**The data**
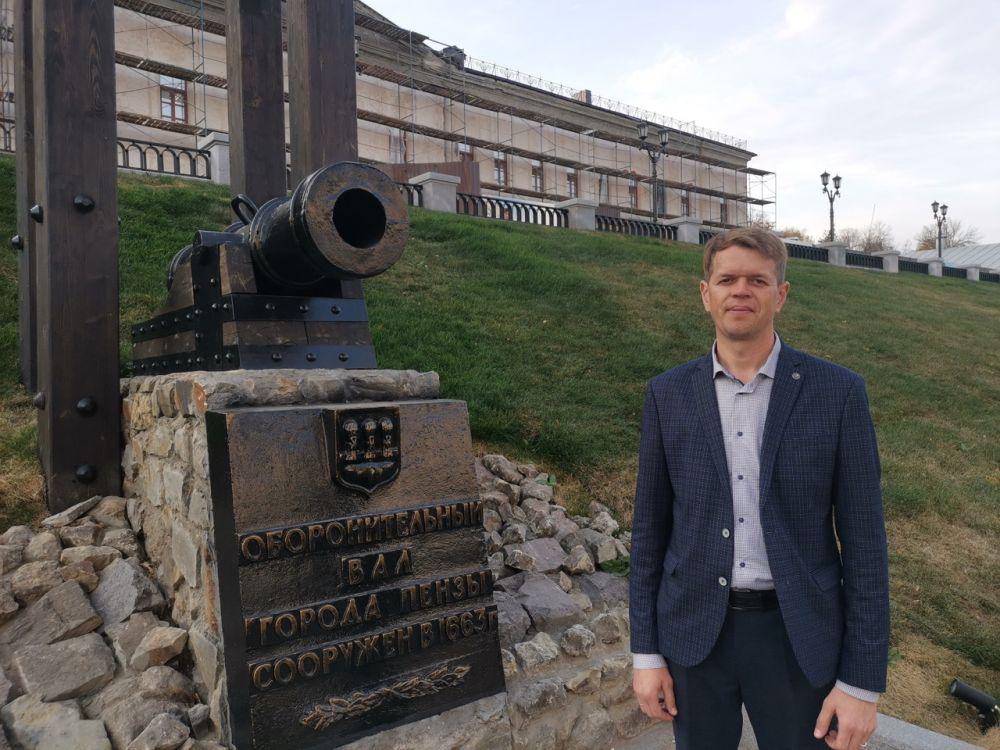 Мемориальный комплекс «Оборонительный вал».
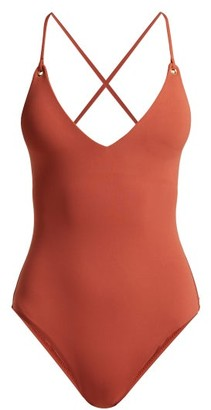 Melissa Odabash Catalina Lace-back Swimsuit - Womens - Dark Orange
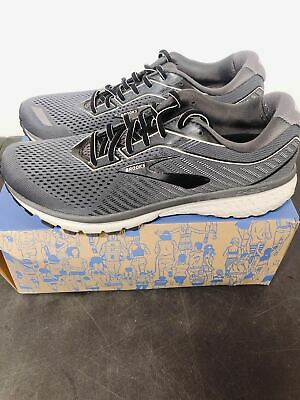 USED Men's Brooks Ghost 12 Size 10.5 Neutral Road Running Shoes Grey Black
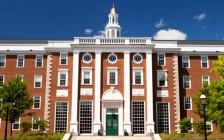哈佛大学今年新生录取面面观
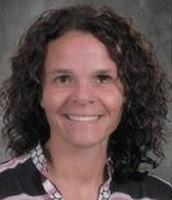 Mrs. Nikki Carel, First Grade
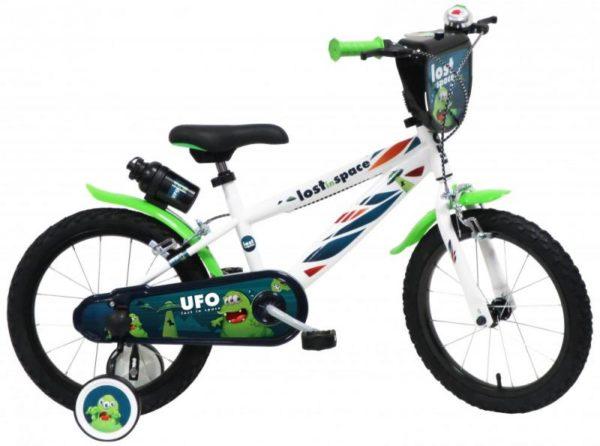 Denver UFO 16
==
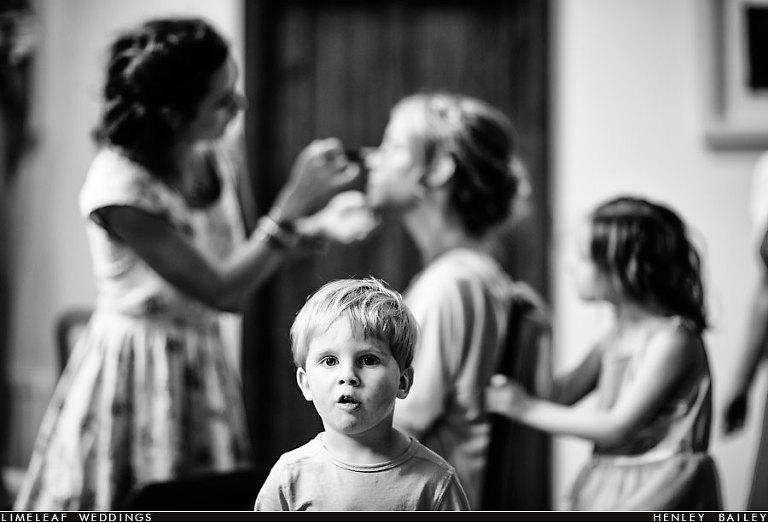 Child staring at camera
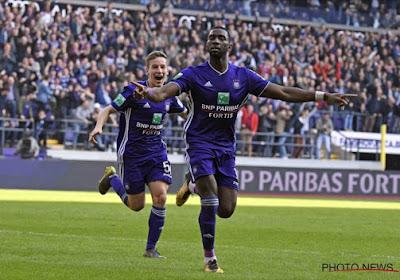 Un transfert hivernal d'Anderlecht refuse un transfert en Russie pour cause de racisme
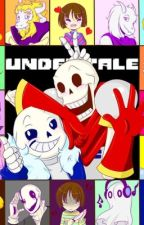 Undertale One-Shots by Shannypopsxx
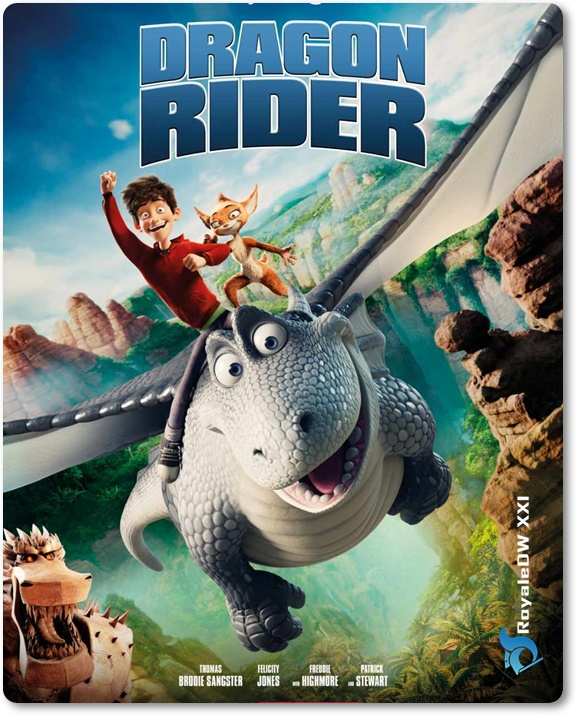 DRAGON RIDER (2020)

**Your assignment**
What lines above run from the one with "哈佛大学今年新生录取面面观" to the one with "Denver UFO 16"? Give them again exactly, ends included, and leave the pictures out.

**Problem solution**
哈佛大学今年新生录取面面观
 Mrs. Nikki Carel, First Grade
 Denver UFO 16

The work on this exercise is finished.